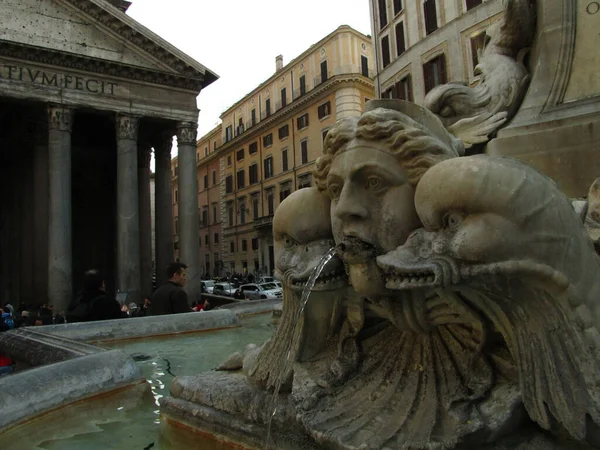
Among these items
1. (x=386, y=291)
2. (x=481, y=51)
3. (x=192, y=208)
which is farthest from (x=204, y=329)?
(x=192, y=208)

--------------------------------

_REQUEST_
Copy out the records above word for word, leaving out the pictures.

_EXERCISE ANSWER_
Among these items
1. (x=386, y=291)
2. (x=481, y=51)
3. (x=192, y=208)
which is farthest from (x=204, y=329)?
(x=192, y=208)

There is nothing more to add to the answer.